The Tax Cuts and Jobs Act would help lower and middle-class families see their after-tax incomes increase, according to an analysis from the Tax Foundation.
For those households in the second-lowest quintile, after-tax incomes are expected to grow by 1.4 percent as soon as next year. Those in the middle quintile could see after-tax incomes grow by 2.2 percent.
The legislation doubles the standard deduction for families, increasing it from $6,350 to $12,000 for individuals and from $12,700 to $24,000 for couples. The foundation says this component of tax reform gives the middle class a large tax cut.
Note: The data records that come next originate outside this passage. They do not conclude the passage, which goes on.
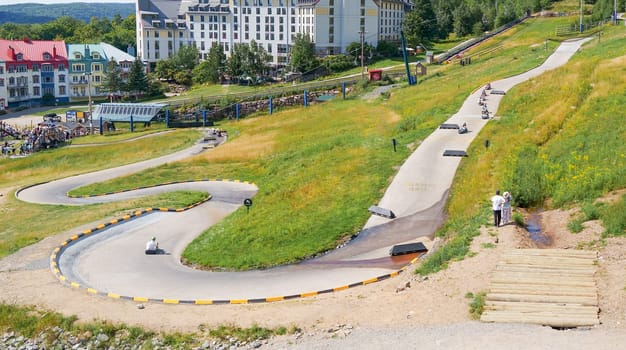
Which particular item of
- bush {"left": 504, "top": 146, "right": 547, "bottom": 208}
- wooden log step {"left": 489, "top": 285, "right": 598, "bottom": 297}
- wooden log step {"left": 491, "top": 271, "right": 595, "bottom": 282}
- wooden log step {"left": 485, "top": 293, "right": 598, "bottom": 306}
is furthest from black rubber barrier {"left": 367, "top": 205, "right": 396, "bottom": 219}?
wooden log step {"left": 485, "top": 293, "right": 598, "bottom": 306}

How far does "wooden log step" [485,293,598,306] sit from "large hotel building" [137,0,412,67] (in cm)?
9345

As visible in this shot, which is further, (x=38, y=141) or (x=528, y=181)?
(x=38, y=141)

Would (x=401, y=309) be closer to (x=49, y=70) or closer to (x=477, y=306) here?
(x=477, y=306)

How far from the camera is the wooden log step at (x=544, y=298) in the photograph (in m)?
20.0

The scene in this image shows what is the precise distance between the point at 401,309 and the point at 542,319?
394cm

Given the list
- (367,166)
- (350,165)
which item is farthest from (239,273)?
(350,165)

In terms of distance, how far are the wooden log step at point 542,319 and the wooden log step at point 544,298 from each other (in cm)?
95

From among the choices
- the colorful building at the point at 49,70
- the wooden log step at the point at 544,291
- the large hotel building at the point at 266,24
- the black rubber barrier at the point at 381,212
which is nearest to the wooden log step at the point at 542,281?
the wooden log step at the point at 544,291

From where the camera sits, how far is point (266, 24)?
434 ft

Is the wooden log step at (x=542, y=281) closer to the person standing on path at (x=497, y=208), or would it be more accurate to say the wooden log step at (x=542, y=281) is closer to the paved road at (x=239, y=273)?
the paved road at (x=239, y=273)

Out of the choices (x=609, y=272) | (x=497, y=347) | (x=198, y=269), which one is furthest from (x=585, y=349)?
(x=198, y=269)

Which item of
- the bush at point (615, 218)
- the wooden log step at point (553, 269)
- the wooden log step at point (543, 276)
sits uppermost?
the bush at point (615, 218)

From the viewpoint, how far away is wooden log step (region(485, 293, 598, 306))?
65.7 ft

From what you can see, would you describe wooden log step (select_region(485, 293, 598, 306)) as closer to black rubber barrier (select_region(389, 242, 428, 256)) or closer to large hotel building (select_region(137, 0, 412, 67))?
black rubber barrier (select_region(389, 242, 428, 256))
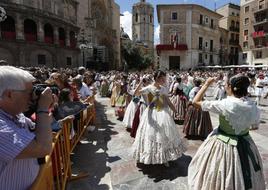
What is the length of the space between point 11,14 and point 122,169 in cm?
2804

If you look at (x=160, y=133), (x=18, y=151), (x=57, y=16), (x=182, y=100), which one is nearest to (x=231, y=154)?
(x=160, y=133)

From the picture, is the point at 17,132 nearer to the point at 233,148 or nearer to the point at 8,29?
the point at 233,148

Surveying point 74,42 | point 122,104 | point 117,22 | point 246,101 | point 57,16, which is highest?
point 117,22

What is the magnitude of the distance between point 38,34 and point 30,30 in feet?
4.17

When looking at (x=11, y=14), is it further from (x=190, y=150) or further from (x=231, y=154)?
(x=231, y=154)

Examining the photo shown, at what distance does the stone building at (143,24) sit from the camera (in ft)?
300

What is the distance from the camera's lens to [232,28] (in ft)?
174

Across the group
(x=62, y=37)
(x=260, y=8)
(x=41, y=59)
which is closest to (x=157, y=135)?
(x=41, y=59)

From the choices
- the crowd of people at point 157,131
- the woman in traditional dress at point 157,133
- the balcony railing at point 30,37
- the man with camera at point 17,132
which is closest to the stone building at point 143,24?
the balcony railing at point 30,37

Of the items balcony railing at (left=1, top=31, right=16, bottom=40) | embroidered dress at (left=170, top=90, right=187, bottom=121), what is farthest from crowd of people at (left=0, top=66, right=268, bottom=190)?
Result: balcony railing at (left=1, top=31, right=16, bottom=40)

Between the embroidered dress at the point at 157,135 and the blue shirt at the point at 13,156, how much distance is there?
8.37ft

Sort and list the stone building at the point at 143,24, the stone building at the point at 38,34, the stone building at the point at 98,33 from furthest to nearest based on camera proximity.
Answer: the stone building at the point at 143,24
the stone building at the point at 98,33
the stone building at the point at 38,34

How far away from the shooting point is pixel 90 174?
4320 millimetres

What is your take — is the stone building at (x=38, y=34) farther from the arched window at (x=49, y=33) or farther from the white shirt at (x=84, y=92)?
the white shirt at (x=84, y=92)
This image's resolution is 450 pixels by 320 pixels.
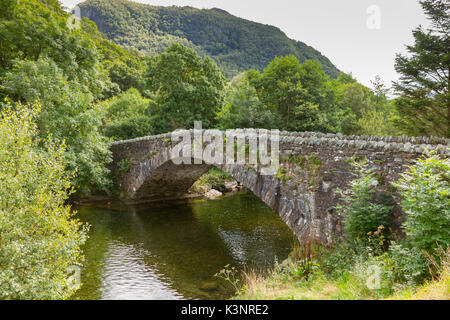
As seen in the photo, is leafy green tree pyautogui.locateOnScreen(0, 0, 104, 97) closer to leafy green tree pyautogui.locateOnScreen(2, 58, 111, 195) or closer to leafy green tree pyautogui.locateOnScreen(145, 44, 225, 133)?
leafy green tree pyautogui.locateOnScreen(2, 58, 111, 195)

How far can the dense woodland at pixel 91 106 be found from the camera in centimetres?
725

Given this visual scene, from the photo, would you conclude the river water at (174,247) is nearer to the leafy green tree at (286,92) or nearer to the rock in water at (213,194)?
the rock in water at (213,194)

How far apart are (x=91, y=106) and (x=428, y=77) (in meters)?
20.7

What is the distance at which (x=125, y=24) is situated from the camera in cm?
10244

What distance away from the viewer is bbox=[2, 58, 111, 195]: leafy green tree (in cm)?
1543

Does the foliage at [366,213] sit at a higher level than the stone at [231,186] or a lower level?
higher

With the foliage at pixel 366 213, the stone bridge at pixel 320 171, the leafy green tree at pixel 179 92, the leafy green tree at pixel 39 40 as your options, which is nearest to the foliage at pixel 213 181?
the leafy green tree at pixel 179 92

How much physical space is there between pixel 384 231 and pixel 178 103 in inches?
964

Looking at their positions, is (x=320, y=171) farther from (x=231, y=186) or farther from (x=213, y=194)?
(x=231, y=186)

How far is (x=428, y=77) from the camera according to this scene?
18.8 meters

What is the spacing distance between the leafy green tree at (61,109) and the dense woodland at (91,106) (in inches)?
2.3

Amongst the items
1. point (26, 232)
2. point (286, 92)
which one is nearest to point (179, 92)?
point (286, 92)

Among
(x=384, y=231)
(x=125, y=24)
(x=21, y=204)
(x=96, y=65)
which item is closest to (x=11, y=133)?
(x=21, y=204)

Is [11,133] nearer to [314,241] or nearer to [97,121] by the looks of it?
[314,241]
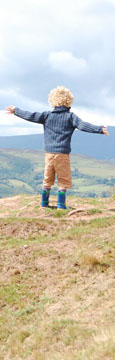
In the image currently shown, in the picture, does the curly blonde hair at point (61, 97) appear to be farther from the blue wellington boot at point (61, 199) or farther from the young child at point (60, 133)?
the blue wellington boot at point (61, 199)

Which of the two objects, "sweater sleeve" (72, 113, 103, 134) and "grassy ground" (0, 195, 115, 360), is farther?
"sweater sleeve" (72, 113, 103, 134)

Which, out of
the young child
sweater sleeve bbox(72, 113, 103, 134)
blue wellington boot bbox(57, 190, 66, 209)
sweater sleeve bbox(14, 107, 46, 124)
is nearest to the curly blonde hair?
the young child

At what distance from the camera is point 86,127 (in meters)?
11.5

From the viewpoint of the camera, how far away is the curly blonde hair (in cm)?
1195

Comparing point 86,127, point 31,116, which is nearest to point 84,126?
point 86,127

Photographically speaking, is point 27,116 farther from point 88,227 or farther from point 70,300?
point 70,300

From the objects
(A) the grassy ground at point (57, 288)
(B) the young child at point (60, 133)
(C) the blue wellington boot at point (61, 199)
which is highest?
(B) the young child at point (60, 133)

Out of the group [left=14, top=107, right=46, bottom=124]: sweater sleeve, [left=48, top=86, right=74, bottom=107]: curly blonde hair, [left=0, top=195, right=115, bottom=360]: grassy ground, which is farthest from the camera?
[left=14, top=107, right=46, bottom=124]: sweater sleeve

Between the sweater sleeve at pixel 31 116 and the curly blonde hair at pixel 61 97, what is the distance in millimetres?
676

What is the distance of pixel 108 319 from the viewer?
471cm

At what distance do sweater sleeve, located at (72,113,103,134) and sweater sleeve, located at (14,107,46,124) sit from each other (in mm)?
1226

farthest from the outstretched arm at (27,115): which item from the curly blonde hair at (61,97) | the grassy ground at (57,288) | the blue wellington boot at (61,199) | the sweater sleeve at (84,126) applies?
the grassy ground at (57,288)

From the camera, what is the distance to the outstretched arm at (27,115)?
12.6 m

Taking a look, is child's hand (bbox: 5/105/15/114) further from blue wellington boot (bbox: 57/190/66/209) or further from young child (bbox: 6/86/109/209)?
blue wellington boot (bbox: 57/190/66/209)
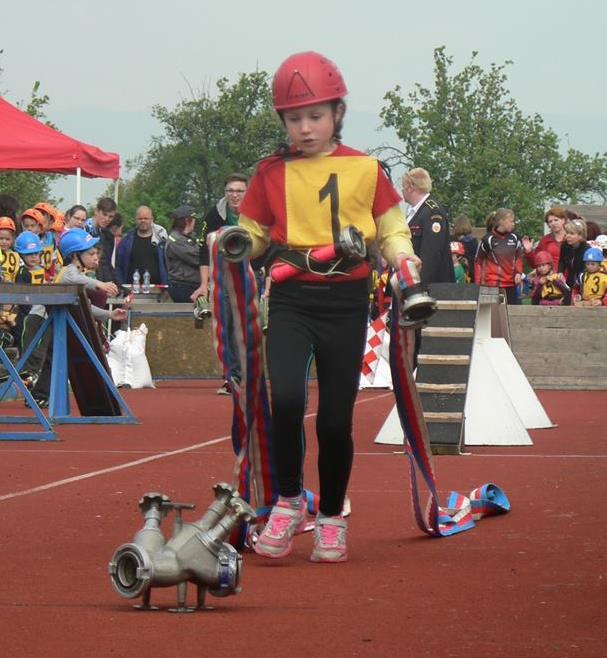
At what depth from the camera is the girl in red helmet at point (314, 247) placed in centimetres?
748

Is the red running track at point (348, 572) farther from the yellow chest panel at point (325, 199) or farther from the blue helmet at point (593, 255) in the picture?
the blue helmet at point (593, 255)

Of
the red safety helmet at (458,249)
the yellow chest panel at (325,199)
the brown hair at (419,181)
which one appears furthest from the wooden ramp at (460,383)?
the red safety helmet at (458,249)

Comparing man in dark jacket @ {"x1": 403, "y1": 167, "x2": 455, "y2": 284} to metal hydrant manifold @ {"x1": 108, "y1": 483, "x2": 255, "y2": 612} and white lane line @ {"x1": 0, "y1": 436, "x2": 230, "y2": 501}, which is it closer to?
white lane line @ {"x1": 0, "y1": 436, "x2": 230, "y2": 501}

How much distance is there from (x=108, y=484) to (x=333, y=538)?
3.17 metres

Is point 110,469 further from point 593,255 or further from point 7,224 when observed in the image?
point 593,255

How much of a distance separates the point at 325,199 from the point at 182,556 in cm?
191

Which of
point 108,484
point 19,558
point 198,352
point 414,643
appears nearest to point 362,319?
point 19,558

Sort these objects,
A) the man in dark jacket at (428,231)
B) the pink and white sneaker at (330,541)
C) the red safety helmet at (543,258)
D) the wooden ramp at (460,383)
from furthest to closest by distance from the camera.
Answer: the red safety helmet at (543,258) → the man in dark jacket at (428,231) → the wooden ramp at (460,383) → the pink and white sneaker at (330,541)

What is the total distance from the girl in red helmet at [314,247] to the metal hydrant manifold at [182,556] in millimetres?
1179

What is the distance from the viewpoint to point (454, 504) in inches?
335

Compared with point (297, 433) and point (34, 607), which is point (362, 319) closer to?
point (297, 433)

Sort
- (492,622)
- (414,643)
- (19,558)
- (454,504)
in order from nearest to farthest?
1. (414,643)
2. (492,622)
3. (19,558)
4. (454,504)

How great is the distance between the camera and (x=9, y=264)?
1866 centimetres

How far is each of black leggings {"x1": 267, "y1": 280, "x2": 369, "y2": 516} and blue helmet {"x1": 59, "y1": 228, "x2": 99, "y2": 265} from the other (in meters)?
9.63
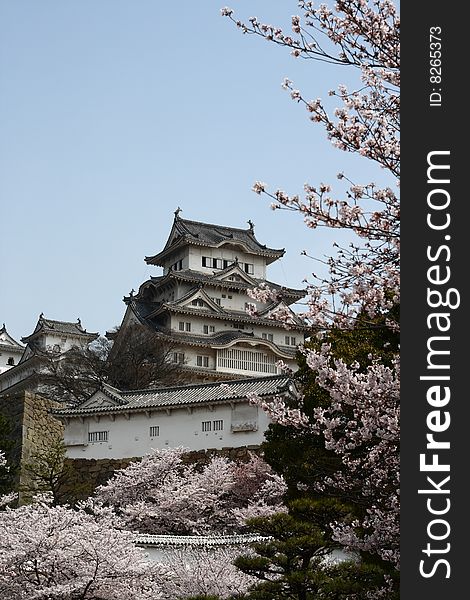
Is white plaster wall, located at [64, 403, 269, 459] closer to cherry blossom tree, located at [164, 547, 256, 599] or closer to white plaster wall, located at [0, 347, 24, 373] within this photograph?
cherry blossom tree, located at [164, 547, 256, 599]

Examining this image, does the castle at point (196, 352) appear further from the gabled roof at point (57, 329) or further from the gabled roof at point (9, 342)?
the gabled roof at point (9, 342)

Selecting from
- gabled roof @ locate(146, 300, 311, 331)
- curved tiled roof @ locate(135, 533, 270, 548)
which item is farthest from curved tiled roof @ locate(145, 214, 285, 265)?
curved tiled roof @ locate(135, 533, 270, 548)

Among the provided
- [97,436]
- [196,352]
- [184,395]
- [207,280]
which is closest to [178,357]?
[196,352]

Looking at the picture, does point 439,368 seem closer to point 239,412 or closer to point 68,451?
point 239,412

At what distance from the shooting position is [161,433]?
24.2 m

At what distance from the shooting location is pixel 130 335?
3619 centimetres

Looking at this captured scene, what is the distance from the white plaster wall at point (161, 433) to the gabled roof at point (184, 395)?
25 cm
In addition, the bill creates a new $300 tax credit for each parent and a $300 credit for a nonchild dependent, which, according to the Tax Foundation, puts more income in lower tax brackets.
The Tax Foundation modeled the proposal and found that it would lead to an increase in GDP growth by 3.9 percent, an increase in wages of 3.1 percent, and the creation of 975,000 full-time jobs in the long term.
"Those dynamic effects should increase after-tax income by 4.5 percent for those in the second-lowest quintile, and by 4.6 percent for those in the middle quintile," the report explains.
After a decade, after-tax income is projected to decline since some of the provisions of the tax proposal would phase out, including the $300 family credit and some provisions on the business side.
"Our analysis demonstrates significant growth in static after-tax income during the years when all provisions are in effect, and substantial dynamic increases in later years even should Congress allow certain provisions to expire," the report explains. "If some of those provisions were extended, the benefit may prove even larger."
Scott Hodge, president of the Tax Foundation, said on Fox News that the GOP tax plan gives tax relief to those in the middle class while top earners may see higher tax rates than what has been proposed.
House Republicans say that the rate for top earners is 39.6 percent, but Hodge says it may be closer to about 44 percent, and it will have the added Obamacare surtax as well.
"We're looking at tax rates of the mid 40s for those people who earn more than say $1 million to $2 million."
"On the one hand on the individual side of the ledger they made some huge tradeoffs, giving a lot of tax relief to the middle class, sacrificing lower and top marginal tax rates that cost them economic growth," Hodge said. "So they get no economic growth from the individual side of the ledger, they do get a lot of economic growth from the business or corporate side of the tax code by lowering that top rate for corporations."
"We estimate that that alone will lift the size of the economy by about 3 percent over the next decade so that is great news," he said. "On that point no country on earth has ever dropped the corporate rate so far so fast as is proposed in this plan [and] that's really good news."